Ellsworth is frustrated with founders who only dream. Some founders will stop her and ask for a moment of her time regardless that she only has an idea and no execution behind it. “You’re dreaming, you’re not doing this,” she says. “You have to take some risks to get started before people take you seriously.”
She also insists on investing within the brand early on. To develop a product with Poppi-level impact, she recommends hiring a brand agency. In her opinion, too many founders are obsessive about returns relatively than constructing a solid brand.
A results of their brand-focused approach? A product that did not even exist on shelves six years ago now sits alongside old names in a special “modern soda” line.
“There was no such thing as the modern drinks set,” she says. “Now there’s a five-footer in every grocery store next to the big ones. I created that in my kitchen six years ago. I’ve made real changes for the American diet in grocery stores.”
Key insights
- Allison Ellsworth sold her soda company Poppi to PepsiCo for $1.95 billion last yr.
- She began developing the soda brand in her kitchen six years ago and made an appearance on Shark Tank, where she secured a $400,000 investment from guest Shark Rohan Oza.
- Ellsworth believes that “embarrassment is the most unexplored emotion for success” and attributes repeated public discomfort to constructing her confidence.
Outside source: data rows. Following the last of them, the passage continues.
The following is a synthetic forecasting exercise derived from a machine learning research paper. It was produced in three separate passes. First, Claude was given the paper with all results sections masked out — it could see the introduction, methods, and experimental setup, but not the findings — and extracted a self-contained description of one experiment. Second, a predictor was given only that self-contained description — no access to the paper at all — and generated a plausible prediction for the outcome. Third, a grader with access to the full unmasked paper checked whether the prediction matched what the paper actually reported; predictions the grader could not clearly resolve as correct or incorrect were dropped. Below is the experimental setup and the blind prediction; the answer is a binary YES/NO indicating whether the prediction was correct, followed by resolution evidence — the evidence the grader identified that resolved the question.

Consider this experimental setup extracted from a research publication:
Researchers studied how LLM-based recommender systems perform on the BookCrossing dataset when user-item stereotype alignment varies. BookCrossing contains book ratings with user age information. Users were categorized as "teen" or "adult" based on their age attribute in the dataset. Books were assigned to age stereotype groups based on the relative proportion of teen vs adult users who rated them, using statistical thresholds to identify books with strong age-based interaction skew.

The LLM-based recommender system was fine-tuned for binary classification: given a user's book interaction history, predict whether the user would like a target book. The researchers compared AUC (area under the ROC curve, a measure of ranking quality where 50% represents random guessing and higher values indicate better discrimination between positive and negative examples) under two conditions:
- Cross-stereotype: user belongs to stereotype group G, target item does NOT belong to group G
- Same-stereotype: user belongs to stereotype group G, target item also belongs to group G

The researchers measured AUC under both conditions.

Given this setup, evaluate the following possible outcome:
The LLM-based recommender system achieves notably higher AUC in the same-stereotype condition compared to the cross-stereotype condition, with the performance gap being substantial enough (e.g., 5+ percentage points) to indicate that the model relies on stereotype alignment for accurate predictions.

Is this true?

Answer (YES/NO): YES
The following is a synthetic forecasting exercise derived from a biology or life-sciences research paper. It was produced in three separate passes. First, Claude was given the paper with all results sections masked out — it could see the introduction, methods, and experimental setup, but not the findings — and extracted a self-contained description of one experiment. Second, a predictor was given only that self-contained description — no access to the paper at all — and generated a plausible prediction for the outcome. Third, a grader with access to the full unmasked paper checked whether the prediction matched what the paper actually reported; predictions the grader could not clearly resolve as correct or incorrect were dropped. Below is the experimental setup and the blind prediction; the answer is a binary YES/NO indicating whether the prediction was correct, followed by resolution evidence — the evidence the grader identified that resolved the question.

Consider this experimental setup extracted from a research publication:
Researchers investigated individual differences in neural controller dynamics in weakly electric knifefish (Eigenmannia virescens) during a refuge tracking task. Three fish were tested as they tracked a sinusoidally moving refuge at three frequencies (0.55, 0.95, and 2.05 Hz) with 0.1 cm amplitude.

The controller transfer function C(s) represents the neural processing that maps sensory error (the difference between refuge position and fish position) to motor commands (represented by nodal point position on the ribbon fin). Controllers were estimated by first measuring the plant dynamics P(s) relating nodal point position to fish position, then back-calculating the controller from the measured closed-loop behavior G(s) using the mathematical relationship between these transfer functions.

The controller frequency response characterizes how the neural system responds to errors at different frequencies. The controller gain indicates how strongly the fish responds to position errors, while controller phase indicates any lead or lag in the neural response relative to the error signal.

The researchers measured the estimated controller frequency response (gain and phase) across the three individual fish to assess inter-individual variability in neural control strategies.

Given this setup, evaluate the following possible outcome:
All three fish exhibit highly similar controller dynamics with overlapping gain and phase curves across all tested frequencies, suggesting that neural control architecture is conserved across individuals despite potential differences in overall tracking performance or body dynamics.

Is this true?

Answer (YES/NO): NO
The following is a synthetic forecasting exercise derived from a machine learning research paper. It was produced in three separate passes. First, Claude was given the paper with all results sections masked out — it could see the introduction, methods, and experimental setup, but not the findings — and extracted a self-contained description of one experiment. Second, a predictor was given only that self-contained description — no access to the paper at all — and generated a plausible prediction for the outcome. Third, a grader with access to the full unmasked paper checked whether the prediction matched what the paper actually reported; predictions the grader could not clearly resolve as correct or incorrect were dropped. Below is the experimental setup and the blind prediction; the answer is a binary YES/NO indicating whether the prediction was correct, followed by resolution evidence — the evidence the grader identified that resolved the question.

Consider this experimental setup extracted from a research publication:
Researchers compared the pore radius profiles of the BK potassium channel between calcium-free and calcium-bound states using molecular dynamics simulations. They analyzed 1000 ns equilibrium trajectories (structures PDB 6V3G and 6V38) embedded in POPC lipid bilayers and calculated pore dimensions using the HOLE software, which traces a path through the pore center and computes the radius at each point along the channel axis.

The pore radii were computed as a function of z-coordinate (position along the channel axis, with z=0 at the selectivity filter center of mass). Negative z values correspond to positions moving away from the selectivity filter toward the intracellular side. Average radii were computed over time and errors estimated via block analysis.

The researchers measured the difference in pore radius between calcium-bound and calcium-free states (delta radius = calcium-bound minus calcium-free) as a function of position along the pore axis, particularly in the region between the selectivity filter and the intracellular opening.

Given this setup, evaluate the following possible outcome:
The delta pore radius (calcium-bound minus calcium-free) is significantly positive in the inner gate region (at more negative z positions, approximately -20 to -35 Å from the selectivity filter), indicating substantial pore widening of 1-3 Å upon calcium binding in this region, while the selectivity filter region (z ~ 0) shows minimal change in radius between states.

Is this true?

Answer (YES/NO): NO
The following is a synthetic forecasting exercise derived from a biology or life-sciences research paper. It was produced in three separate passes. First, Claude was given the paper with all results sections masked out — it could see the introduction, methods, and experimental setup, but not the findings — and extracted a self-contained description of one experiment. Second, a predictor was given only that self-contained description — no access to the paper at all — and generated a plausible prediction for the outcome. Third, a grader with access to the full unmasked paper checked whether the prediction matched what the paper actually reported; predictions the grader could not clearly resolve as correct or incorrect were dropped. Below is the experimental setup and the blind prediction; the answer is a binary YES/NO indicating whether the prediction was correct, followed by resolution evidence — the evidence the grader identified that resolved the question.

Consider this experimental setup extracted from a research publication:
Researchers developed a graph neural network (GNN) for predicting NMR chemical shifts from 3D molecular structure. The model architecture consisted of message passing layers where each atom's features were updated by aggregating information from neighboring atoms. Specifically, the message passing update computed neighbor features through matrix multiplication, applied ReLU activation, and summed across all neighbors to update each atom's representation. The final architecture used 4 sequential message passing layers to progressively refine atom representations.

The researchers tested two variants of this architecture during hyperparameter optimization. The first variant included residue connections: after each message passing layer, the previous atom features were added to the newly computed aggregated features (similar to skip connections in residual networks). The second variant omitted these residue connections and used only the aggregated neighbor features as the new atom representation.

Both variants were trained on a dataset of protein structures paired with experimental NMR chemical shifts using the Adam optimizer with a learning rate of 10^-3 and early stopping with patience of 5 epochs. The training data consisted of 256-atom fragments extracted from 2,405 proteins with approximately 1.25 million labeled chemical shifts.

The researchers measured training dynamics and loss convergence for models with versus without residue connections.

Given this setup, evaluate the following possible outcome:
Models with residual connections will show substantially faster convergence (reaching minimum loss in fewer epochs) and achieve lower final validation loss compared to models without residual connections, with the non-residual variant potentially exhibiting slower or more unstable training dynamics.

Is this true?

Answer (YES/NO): NO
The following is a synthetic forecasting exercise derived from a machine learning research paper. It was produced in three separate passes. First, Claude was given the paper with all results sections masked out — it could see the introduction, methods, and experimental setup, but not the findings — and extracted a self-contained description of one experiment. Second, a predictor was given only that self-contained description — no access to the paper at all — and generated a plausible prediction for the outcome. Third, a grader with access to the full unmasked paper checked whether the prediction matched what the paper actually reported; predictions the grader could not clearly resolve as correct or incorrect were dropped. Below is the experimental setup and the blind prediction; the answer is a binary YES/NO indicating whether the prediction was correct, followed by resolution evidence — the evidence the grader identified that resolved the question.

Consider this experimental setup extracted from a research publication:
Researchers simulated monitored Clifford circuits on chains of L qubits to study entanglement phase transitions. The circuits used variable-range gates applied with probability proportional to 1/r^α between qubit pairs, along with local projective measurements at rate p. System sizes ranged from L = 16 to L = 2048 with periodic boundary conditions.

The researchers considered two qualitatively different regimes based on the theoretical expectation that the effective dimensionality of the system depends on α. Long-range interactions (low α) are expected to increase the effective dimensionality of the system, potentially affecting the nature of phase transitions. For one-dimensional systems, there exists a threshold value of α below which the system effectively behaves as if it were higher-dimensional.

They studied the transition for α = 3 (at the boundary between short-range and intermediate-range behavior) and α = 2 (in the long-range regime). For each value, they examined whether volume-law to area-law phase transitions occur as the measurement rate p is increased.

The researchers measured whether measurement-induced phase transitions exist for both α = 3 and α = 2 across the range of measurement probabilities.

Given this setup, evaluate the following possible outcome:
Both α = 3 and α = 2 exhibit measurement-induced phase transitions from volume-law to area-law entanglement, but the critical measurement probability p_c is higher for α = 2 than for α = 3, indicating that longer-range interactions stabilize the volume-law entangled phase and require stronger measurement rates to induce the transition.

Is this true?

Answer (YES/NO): NO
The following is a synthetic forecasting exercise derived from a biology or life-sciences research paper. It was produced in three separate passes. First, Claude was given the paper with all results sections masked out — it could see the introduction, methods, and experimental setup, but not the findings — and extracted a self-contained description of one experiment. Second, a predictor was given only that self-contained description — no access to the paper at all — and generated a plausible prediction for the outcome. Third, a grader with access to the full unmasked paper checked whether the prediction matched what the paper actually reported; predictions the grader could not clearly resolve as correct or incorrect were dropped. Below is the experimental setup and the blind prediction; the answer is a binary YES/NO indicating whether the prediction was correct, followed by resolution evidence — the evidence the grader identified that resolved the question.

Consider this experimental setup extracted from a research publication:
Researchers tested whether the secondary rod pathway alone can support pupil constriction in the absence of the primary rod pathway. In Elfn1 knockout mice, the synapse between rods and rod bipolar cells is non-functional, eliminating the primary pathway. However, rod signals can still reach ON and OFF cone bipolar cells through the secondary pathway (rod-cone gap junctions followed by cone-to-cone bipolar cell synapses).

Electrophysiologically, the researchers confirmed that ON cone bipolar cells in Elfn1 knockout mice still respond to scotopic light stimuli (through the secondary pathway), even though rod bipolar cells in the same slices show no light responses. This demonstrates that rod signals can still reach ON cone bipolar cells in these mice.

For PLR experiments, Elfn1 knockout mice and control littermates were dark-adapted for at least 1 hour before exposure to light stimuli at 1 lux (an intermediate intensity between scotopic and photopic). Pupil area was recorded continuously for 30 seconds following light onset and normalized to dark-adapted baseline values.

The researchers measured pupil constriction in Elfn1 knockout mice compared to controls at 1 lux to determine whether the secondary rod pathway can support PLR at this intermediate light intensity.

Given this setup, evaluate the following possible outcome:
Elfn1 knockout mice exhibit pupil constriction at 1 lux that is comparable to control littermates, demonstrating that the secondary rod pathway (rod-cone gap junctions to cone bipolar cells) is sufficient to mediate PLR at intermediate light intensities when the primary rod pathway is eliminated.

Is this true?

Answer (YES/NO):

Poppi-Soda founder Allison Ellsworth didn’t got down to disrupt the soda market; She was just attempting to feel higher.
“I went to doctors for seven years trying to figure out what was wrong with me,” she tells Entrepreneur in a brand new interview. “I had stomach problems. My skin was a mess. I was tired all the time.”
When traditional medicine failed, she turned to the Internet, discovered apple cider vinegar, and realized, “If you read labels and actually pay attention to what you put in your body, you can influence the way you feel.”